Reputation: 193
If I have an application that publishes events on a kafka topic and my consumers need to read the data in the order they were published, then my topic can have only one partition, since kafka guarantees ordering only within partitions.
However, I read that kafka uses partitioning to provide scalability, i.e. by placeing partitions of a topic on several brokers. I also read, that a partition itself can not be split.
Since ordering is only possible within a partition, is scalability a problem for my application? Is there a way to deal with this problem or is my understanding of Kafka not right?
Imagine my application has thousands of consumers (each in a single group so everyone consumes the published events). All need to read data from that single topic with that single partition.
EDIT: Another thing that comes to my mind is: Imagine having 5 partitions of that topic, and all consumers must still read the right ordering.
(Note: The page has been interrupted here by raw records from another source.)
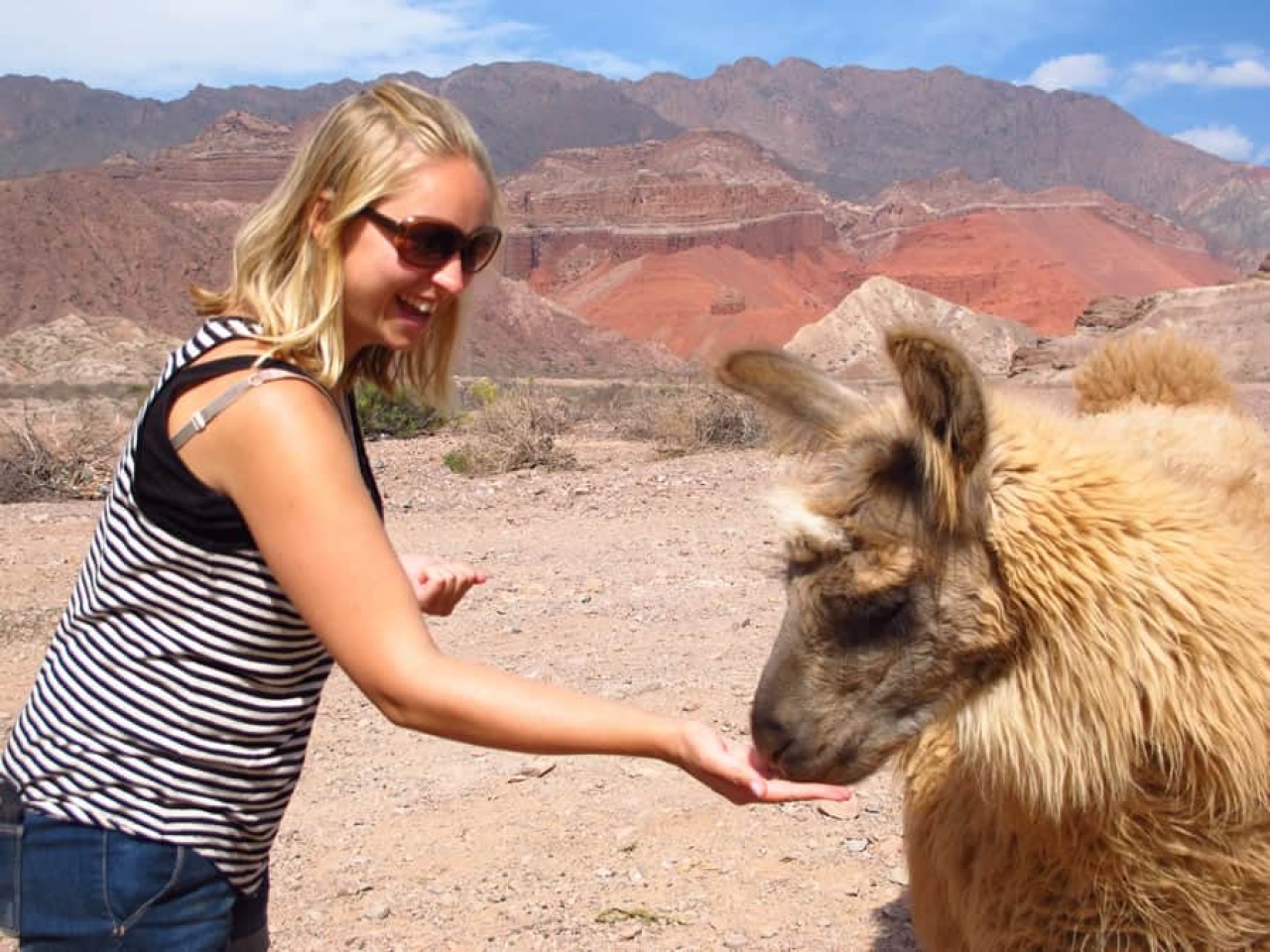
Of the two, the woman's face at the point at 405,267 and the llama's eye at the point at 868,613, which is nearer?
the woman's face at the point at 405,267

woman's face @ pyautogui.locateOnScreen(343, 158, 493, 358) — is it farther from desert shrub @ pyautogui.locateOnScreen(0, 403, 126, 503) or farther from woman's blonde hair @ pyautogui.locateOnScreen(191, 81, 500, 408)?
desert shrub @ pyautogui.locateOnScreen(0, 403, 126, 503)

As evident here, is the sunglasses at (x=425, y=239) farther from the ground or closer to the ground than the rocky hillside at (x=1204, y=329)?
farther from the ground

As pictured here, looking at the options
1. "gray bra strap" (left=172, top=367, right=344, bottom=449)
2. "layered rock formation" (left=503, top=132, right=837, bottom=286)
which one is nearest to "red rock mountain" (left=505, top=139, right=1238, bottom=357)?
"layered rock formation" (left=503, top=132, right=837, bottom=286)

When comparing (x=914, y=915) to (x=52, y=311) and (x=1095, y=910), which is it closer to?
(x=1095, y=910)

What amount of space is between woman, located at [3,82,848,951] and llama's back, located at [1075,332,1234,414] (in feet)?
10.5

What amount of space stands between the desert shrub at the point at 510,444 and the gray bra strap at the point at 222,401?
13.3 meters

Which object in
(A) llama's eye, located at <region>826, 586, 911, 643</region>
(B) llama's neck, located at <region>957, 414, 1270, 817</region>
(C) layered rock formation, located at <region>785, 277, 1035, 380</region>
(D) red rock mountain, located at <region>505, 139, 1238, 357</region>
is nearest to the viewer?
(B) llama's neck, located at <region>957, 414, 1270, 817</region>

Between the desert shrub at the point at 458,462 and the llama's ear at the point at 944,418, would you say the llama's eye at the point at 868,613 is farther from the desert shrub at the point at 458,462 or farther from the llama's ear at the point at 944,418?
the desert shrub at the point at 458,462

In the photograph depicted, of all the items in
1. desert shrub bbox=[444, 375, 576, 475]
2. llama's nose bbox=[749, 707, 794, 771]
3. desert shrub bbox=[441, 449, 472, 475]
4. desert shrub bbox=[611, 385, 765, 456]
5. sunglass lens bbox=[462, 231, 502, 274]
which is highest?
sunglass lens bbox=[462, 231, 502, 274]

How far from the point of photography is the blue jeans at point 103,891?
2.18 meters

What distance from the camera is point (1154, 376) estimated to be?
4.96 m

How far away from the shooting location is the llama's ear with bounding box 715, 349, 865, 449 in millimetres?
2875

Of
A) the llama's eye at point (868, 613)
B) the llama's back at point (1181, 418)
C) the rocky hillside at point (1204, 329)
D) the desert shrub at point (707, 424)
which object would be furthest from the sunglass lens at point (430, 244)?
the rocky hillside at point (1204, 329)

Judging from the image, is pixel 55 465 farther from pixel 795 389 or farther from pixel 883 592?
pixel 883 592
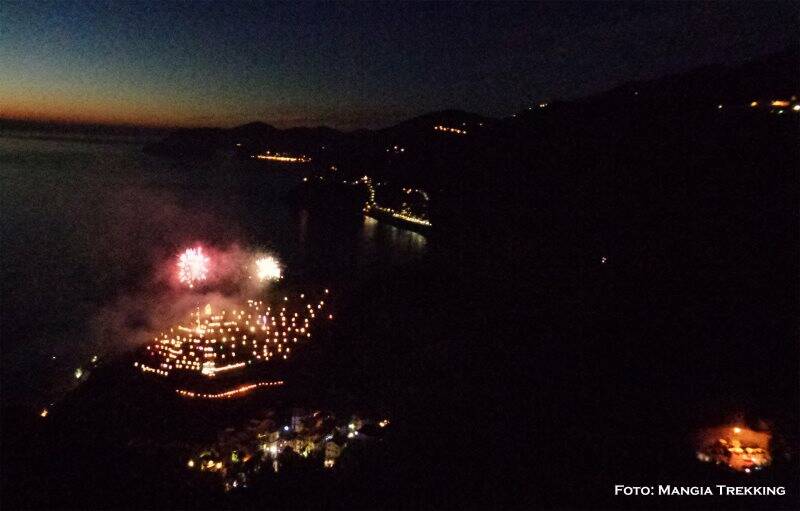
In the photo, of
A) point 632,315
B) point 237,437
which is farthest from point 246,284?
point 632,315

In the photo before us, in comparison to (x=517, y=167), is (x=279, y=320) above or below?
below

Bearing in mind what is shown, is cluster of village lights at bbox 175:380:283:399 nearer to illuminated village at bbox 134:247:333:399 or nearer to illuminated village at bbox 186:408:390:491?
illuminated village at bbox 134:247:333:399

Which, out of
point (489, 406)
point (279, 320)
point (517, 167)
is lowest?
point (279, 320)

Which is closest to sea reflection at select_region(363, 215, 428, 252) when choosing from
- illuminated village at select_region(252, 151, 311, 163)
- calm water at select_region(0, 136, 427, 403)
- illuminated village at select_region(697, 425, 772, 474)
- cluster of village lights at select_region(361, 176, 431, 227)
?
calm water at select_region(0, 136, 427, 403)

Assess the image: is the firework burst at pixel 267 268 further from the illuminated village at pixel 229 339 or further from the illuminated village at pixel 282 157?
the illuminated village at pixel 282 157

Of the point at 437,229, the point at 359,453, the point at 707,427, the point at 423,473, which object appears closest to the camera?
the point at 423,473

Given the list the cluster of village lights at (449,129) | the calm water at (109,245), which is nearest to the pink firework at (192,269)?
the calm water at (109,245)

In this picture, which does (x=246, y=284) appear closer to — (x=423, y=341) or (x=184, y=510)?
(x=423, y=341)

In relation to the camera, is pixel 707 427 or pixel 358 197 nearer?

If the publishers dont specify an partition id or a key, then kafka will publish the information round-robin on the 5 partitions right?
If all consumers are in a single group and all subscribe to the topic, then each consumer reads events of all topics, which means that they would still get the ordered messages, right?
Upvotes: 1
Views: 1257
Reputation: 512
Point 1) If your requirement is to process all records in sequence only than its not possible using parallel processing as no where parallel processing guarantees the sequence.
Point 2) Yes in kafka sequence will only be guarantee with all the records sends with same key. So analyse data if related data can be segregated where you truly required sequence processing. and send only those related data with same key. and send other related data with another key.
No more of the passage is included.